### WORK TASK
For this exercise, output the line holding "class: Mammalia" and all subsequent lines of the entries below, unchanged, up to and including the last.

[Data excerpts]
════════════════════

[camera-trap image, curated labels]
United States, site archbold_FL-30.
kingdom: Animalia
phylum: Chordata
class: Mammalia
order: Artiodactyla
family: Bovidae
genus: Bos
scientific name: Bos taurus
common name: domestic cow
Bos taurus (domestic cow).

════════════════════

### OUTPUT
class: Mammalia
order: Artiodactyla
family: Bovidae
genus: Bos
scientific name: Bos taurus
common name: domestic cow
Bos taurus (domestic cow).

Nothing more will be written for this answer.